A él también lo enfurecieron los planes del irlandés y estuvo a un paso de ordenar que le ensillaran el caballo más veloz y partir tras ellos para evitar lo que le parece más que una equivocación: un abuso de confianza que no piensa perdonar. Sigue sin creer lo bajo que cayó el que ya dejó de considerar un amigo. Aprovecharse de la lejanía y soledad en la que encontró a Alma para convencerla de sus propósitos se le antoja una gran falta, una que tendría que pagar muy caro.

—Todo sucedió tal y como el señor O’Donovan lo expresó en su carta —Rodrigo deja en suspenso sus palabras y se pone de pie, camina detrás el sillón y se detiene junto a la ventana —. Alma es su esposa y piensan quedarse un tiempo lejos de San Gregorio.

—¿En dónde?

—No lo dice —miente, como ya lo hizo al recibir la carta de Thomas y sospechando que el joven rubio es capaz de ir en su búsqueda —, pero puedo ver el entusiasmo con el que me escribió, sin duda es feliz y eso me tranquiliza.

—Olvida que cuando el reconocimiento de mi tío tenga efecto, ese matrimonio perderá validez.

—No lo he olvidado. Mientras tanto mi pequeña está bien, dichosa al lado de un hombre que la ama y confío en que sabrá cuidarla. Lo del matrimonio puede arreglarse después, la prefiero lejos y a salvo que cerca de mí y de un asesino que busca dañarla.

Andrew golpea con la palma de la mano el escritorio frente a él, logrando captar la atención de Rodrigo que lo mira intrigado por la violenta reacción tan ajena a su carácter.

—¡Ese miserable no tuvo ni el valor de venir a pedir su mano!
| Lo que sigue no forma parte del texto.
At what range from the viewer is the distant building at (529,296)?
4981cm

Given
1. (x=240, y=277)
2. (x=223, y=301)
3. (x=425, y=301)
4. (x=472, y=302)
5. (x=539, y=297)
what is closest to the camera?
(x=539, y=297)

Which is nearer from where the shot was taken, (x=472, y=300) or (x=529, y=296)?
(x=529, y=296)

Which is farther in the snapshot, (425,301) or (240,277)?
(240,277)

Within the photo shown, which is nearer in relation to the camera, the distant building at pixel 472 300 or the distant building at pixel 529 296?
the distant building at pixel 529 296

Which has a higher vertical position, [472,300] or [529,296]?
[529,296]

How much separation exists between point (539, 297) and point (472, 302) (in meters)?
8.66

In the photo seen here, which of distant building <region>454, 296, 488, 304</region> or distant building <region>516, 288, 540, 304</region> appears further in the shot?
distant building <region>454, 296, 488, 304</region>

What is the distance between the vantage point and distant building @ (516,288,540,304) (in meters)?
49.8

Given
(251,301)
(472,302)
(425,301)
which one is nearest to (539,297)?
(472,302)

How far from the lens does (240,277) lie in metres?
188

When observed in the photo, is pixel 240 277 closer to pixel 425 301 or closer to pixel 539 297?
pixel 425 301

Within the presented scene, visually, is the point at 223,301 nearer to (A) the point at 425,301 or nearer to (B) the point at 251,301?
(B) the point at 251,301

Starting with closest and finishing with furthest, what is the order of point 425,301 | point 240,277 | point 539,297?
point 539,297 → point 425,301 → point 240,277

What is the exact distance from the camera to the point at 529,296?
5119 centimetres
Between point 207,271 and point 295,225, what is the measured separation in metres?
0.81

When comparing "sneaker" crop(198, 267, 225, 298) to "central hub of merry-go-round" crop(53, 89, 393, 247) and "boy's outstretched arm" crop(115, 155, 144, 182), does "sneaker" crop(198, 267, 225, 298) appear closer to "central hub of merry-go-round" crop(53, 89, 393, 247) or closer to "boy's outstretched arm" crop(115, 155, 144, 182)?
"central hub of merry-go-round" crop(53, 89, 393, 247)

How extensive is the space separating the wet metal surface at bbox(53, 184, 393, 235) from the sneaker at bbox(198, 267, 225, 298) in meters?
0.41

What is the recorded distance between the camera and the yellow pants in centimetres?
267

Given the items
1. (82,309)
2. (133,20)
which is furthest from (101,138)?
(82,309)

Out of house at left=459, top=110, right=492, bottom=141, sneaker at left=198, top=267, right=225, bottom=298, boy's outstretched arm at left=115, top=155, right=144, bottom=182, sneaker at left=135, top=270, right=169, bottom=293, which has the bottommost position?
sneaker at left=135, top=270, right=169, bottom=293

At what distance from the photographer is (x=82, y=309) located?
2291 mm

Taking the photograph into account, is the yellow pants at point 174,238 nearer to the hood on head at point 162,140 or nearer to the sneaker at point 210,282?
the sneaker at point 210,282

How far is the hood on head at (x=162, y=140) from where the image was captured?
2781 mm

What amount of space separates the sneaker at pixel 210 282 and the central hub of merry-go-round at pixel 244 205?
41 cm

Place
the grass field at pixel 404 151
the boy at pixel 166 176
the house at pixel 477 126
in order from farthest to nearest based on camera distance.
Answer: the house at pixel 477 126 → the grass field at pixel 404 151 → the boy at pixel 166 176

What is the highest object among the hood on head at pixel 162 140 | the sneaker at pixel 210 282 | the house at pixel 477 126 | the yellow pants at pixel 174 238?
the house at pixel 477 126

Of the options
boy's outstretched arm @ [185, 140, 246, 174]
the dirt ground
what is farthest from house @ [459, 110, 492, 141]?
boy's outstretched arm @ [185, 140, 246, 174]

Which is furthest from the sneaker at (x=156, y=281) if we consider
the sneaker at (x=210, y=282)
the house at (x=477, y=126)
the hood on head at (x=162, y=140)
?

Dudo mucho que la amé, o al menos no lo hace como un hombre decente —señala, iracundo. Su acompañante guarda silencio por un largo instante sintiéndose señalado, luego vuelve a sentarse en su sillón y lo encara dispuesto a explicarse.

—Conozco a mi muchacha, la vi desde el mismo día que abandonó el vientre de su madre, atestigüé sus llantos y alegrías. Siempre quise para ella una vida feliz, plena, la eduqué no para someterse a nadie ni nada sino para actuar según su propio convencimiento. Y estoy cierto en que si el señor O’Donovan no la trajo a San Gregorio fue porque ella así lo quiso. Nadie lograría obligarla a hacer algo en contra de su voluntad —sacude la cabeza para enfatizar sus palabras —. Alma nunca estuvo cómoda en este lugar y debió ver la oportunidad de irse con la propuesta de su amigo.

—Él ya no es mi amigo —refuta, tajante.

—Como sea, Alma lo quiere. Lo sospechaba, aunque no tenía idea de cuánto. La forma en que sucedió me desagrada tanto como a usted, ya le manifestaré mis quejas al señor O’Donovan después, ahora puedo concentrarme en atrapar al asesino de Joaquín.

—Es usted demasiado condescendiente, don Rodrigo. Si ya lo ha decidido así, no me queda más que aceptarlo.

Visiblemente enfadado, Andrew se pone de pie y luego de despedirse fríamente, sale del despacho sin saber muy bien a dónde dirigir sus pasos alterados. Imaginar lo que Thomas disfruta lo indigna, le hace temblar los músculos y descompone en una mueca áspera la belleza masculina de su rostro. De todos los hombres, tuvo que ser precisamente en el que más confiaba quien le arrebatara la posibilidad de amar a una mujer como Alma. Comenzaba a importarle poco el cercano lazo sanguíneo, no serían la primera ni la última pareja formada por un hombre y una mujer emparentados. Había soñado con conquistarla cuando Thomas se atravesó, aprovechando lo vulnerable y sola que se encontraba para enamorarla. Lo aborrece, tanto como a sí mismo por haberse fiado de él y unas buenas intenciones que nunca tuvo. Tal vez sea solo su orgullo herido, no obstante, Thomas jugó tan sucio que le resulta imposible seguir respetándolo.   

—¡Andrew! —escucha. Por impulso se detiene para percatarse que ha llegado al patio de la casa principal. Voltea a la voz que lo llama para encontrarse con su madre, se acerca tan rápido que siente deseos de desaparecer. No quiere que lo vea así —. Qué bueno es verte, hijo. Necesito que hablemos.

—No es el mejor momento ¿puede esperar? —. Ella niega y resignado, la invita a acompañarlo hasta el despacho que antes fuera de su tío y del que se ha apropiado momentáneamente.